I have a big update coming with full September PnL and some (potentially alarming) results from some additional analysis I have done now that I can scrape the isystems website. Just need to get the analysis finished in a presentable format.

The mid-month October update, is that I'm up a couple of hundred dollars, which includes over $1000 in license fees and commissions! I mention this since as of close Friday fees represent exactly half of my approximately $6.5k in losses!

The following 5 users say Thank You to SMCJB for this post:

As I have already mentioned I have created a function in R that when given a system number it will scrape the isystems website and return the monthly PnL table. I then created a second function (that called the first) that when given a system number, a start date and an end date, it would return the average monthly PnL of that system between those dates. This was then replaced by a third function that once passed the PnL data table from the first function and the two dates, instead of performing the average calculation it returned an array with all the monthly PnLs between those dates. There were two main advantages of this. First to perform multiple analysis of the same system I'm only scraping the website once. Second I can now easily calculate more statics than the mean. For example I can calculate the sharpe ratio of any date range by just dividing the mean of the array by it's standard deviation. It was now relatively simple to calculate the Tracked/Backtest Ratio for any system given just its system number, start date and since tracked date.

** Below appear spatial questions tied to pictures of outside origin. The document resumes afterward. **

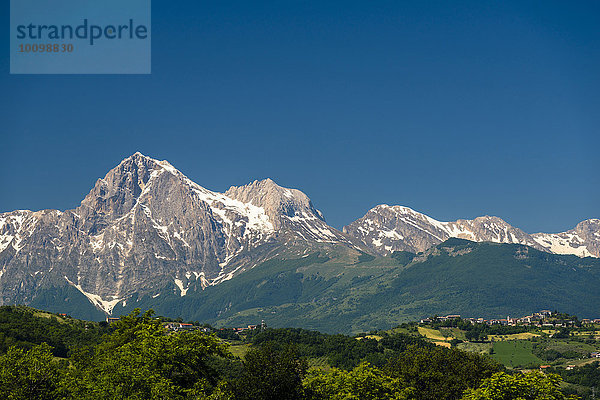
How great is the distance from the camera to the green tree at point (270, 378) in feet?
263

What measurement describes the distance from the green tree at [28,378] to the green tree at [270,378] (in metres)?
22.7

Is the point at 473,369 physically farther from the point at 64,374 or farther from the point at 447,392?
the point at 64,374

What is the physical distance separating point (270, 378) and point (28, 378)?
96.8ft

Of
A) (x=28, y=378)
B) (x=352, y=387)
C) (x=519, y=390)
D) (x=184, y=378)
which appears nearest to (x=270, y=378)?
(x=184, y=378)

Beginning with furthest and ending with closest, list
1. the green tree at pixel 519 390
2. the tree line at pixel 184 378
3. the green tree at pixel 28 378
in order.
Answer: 1. the green tree at pixel 519 390
2. the green tree at pixel 28 378
3. the tree line at pixel 184 378

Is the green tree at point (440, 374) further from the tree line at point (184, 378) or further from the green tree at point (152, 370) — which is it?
the green tree at point (152, 370)

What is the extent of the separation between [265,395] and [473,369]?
5409cm

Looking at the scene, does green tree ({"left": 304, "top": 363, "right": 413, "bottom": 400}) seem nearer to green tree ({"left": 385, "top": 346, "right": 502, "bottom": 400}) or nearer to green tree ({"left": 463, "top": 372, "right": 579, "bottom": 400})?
green tree ({"left": 385, "top": 346, "right": 502, "bottom": 400})

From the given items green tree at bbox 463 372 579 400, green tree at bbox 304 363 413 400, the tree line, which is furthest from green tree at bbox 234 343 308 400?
green tree at bbox 463 372 579 400

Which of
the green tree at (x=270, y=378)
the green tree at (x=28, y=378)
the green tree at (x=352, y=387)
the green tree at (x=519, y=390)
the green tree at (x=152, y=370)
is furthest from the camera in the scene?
the green tree at (x=352, y=387)

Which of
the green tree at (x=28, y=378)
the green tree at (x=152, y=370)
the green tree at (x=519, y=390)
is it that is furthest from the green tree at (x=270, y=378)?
the green tree at (x=519, y=390)

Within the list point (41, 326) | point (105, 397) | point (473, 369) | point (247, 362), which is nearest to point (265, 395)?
point (247, 362)

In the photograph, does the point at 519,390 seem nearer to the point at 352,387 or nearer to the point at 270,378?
the point at 352,387

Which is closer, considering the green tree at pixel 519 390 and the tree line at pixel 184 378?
the tree line at pixel 184 378
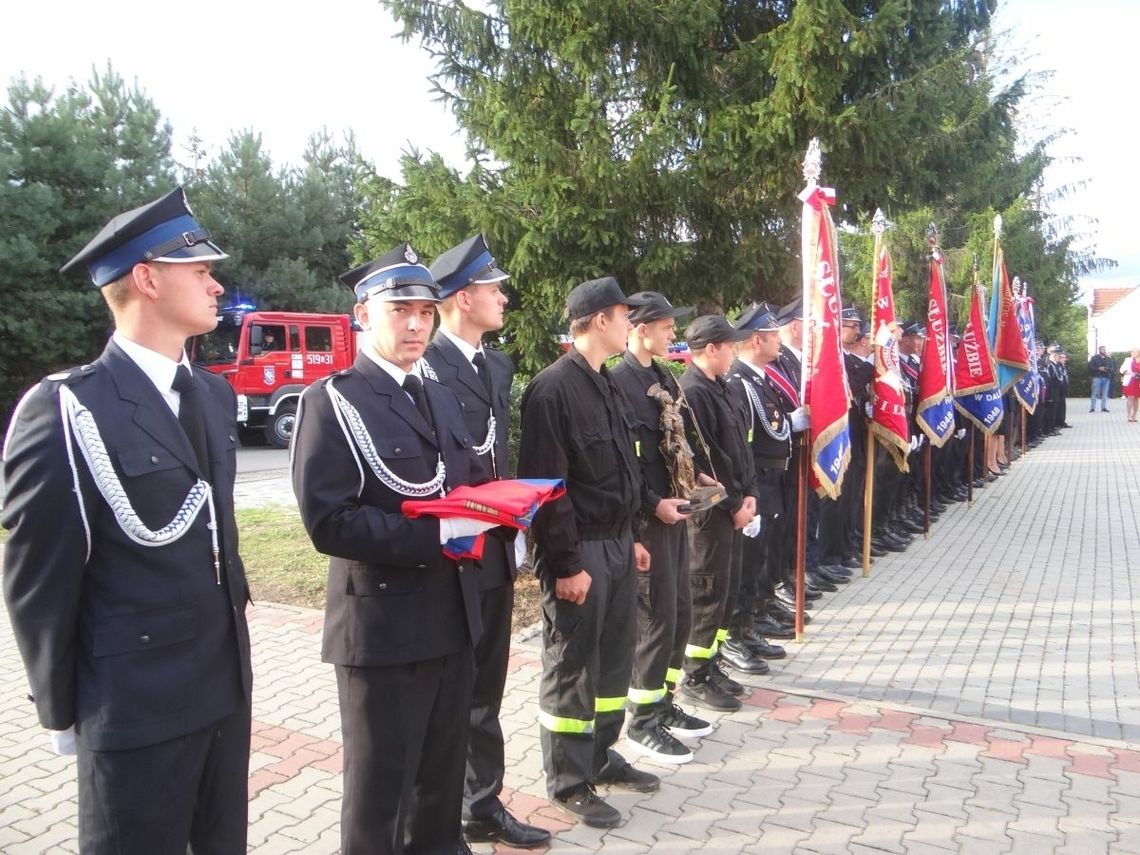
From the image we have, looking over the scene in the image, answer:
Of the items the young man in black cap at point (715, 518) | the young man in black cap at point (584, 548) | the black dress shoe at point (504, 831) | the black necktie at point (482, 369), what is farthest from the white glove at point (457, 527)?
the young man in black cap at point (715, 518)

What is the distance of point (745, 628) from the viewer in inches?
220

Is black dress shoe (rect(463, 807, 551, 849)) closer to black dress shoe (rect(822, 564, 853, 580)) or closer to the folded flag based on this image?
the folded flag

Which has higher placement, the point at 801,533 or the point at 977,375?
the point at 977,375

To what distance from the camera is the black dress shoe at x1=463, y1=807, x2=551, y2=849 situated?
3.33 m

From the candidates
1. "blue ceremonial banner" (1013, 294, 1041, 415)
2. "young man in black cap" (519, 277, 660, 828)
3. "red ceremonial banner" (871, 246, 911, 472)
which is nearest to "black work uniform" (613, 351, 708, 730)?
"young man in black cap" (519, 277, 660, 828)

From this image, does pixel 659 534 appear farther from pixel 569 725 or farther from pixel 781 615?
pixel 781 615

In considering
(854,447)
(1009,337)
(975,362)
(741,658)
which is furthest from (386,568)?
(1009,337)

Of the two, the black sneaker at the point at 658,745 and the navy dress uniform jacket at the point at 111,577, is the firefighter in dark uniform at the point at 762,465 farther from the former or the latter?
the navy dress uniform jacket at the point at 111,577

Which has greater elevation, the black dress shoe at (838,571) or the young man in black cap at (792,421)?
the young man in black cap at (792,421)

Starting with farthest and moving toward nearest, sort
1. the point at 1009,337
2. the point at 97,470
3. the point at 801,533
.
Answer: the point at 1009,337 < the point at 801,533 < the point at 97,470

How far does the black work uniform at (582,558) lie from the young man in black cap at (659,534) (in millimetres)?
312

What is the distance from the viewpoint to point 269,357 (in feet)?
61.9

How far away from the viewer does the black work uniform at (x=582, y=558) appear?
138 inches

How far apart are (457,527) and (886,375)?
635cm
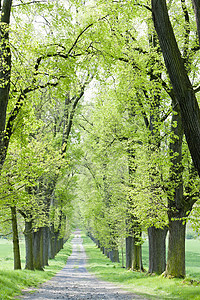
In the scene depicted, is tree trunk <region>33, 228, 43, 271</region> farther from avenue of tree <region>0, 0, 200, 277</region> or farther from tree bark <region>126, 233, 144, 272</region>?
tree bark <region>126, 233, 144, 272</region>

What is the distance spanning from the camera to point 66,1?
12.2m

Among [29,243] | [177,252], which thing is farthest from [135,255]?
[177,252]

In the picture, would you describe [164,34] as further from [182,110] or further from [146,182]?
[146,182]

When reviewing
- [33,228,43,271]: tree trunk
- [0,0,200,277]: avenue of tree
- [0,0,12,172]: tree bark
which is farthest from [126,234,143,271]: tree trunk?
[0,0,12,172]: tree bark

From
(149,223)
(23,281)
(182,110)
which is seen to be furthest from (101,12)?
(23,281)

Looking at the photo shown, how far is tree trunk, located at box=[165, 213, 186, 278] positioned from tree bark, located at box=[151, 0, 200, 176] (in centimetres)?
732

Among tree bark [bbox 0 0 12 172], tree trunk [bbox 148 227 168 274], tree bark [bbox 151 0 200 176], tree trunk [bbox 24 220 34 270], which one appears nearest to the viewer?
tree bark [bbox 151 0 200 176]

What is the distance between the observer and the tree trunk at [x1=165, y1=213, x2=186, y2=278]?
12.7m

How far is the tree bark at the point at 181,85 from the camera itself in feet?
20.5

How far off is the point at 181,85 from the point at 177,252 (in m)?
8.65

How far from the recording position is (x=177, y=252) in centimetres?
1280

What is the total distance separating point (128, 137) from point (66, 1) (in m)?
8.83

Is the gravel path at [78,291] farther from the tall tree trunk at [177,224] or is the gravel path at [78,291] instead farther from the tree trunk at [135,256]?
the tree trunk at [135,256]

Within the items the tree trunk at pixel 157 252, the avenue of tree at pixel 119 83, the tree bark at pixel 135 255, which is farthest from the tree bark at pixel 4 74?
the tree bark at pixel 135 255
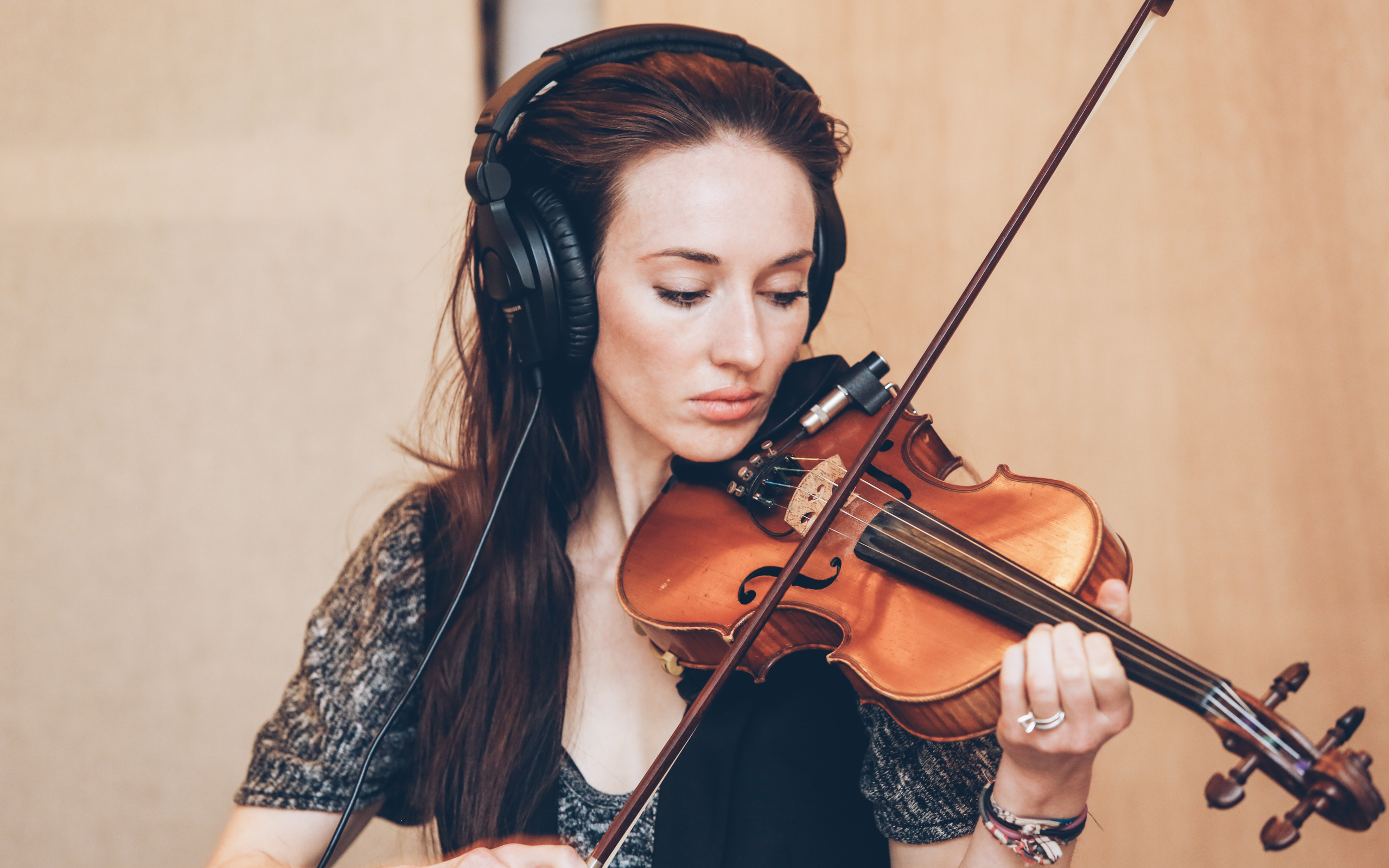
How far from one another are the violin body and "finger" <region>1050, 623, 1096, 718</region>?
48 mm

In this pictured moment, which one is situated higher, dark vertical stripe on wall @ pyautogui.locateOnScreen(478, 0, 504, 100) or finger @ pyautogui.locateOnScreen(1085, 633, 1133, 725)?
dark vertical stripe on wall @ pyautogui.locateOnScreen(478, 0, 504, 100)

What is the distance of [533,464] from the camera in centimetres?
113

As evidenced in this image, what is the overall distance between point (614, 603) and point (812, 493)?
0.34 meters

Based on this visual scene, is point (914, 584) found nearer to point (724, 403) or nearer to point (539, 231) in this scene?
point (724, 403)

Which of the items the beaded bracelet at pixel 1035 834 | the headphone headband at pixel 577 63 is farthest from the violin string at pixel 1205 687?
the headphone headband at pixel 577 63

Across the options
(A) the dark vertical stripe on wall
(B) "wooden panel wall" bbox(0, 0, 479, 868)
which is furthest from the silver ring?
(A) the dark vertical stripe on wall

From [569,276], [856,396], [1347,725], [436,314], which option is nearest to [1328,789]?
[1347,725]

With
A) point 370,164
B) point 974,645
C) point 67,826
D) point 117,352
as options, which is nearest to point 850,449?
point 974,645

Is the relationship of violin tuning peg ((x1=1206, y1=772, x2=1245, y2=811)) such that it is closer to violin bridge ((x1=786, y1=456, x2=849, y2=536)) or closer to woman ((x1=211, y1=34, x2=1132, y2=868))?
woman ((x1=211, y1=34, x2=1132, y2=868))

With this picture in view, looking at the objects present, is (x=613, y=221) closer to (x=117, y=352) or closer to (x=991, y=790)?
(x=991, y=790)

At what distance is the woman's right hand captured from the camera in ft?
2.18

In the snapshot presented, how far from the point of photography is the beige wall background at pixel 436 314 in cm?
127

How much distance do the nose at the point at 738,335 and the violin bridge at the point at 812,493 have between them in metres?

All I needed then was a complete list of all the system numbers. To get this I went to the isystems website, pulled up a table with every system in it, inspected the element of the table to bring up the underlying code. Copy that code into word, used search & replace to find system name and number HTML tags, and insert line breaks. Then copy that into excel and with very little manipulation create a lookup table of name and number. Last thing was to create a CSV file with system name, system number, contract, type, and some dates which was saved and then loaded into R.

... and a Potentially flawed Hypothesis

The underlying theory of my analysis is that by using the since tracked data we can perform an out of sample incubation. Then by selecting the best systems that performed similarly in incubation to their backtest we should be picking robust systems that are not back tested. We can then trade these systems with an expectation that they are not overfitted.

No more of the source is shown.